Il secondo, più di carattere etico-culturale, è quello di educare – ma non in senso dirigista – a reazioni alternative: così che potremo allentare l’inclinazione all’autocommiserazione da cui in fondo ciascuno di noi è più o meno afflitto, muovendoci finalmente verso il terreno fecondo della solidarietà. Uno dei difetti che ha da sempre caratterizzato l’uomo è stato la scarsa capacità di fare tesoro del passato o della Storia. Noi abbiamo un esempio di grandiosa resilienza nel secolo breve: costellato in successione da un conflitto mondiale, dalla pandemia della spagnola, dalla Grande depressione del ’29, dai totalitarismi, dalla Seconda Guerra mondiale, dall’Olocausto, da una serie di altri conflitti disseminati nel globo terracqueo e nei decenni.

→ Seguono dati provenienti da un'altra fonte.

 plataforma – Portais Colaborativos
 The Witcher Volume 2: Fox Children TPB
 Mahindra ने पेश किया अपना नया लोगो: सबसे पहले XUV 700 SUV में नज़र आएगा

Eppure, a memoria, guardando da bambini i nostri anziani, non riuscivamo a capire che la loro vita era stata tanto travagliata ed in bilico. Da cittadini del terzo millennio, mediamente agiati, mediamente tranquilli, mediamente comodi, ci lamentiamo come se non avessimo un domani. Ecco, consideriamo la vita, ma anche i nostri assetti sociali come doni e conquiste. E diamoci da fare perché quella parte di mondo in cui muoiono 12mila persone al giorno – di cui 8mila bambini – diventi, e non con Orwell, un po’ più «uguale» alla parte in cui noi sembriamo da troppo tempo poltrire inutilmente.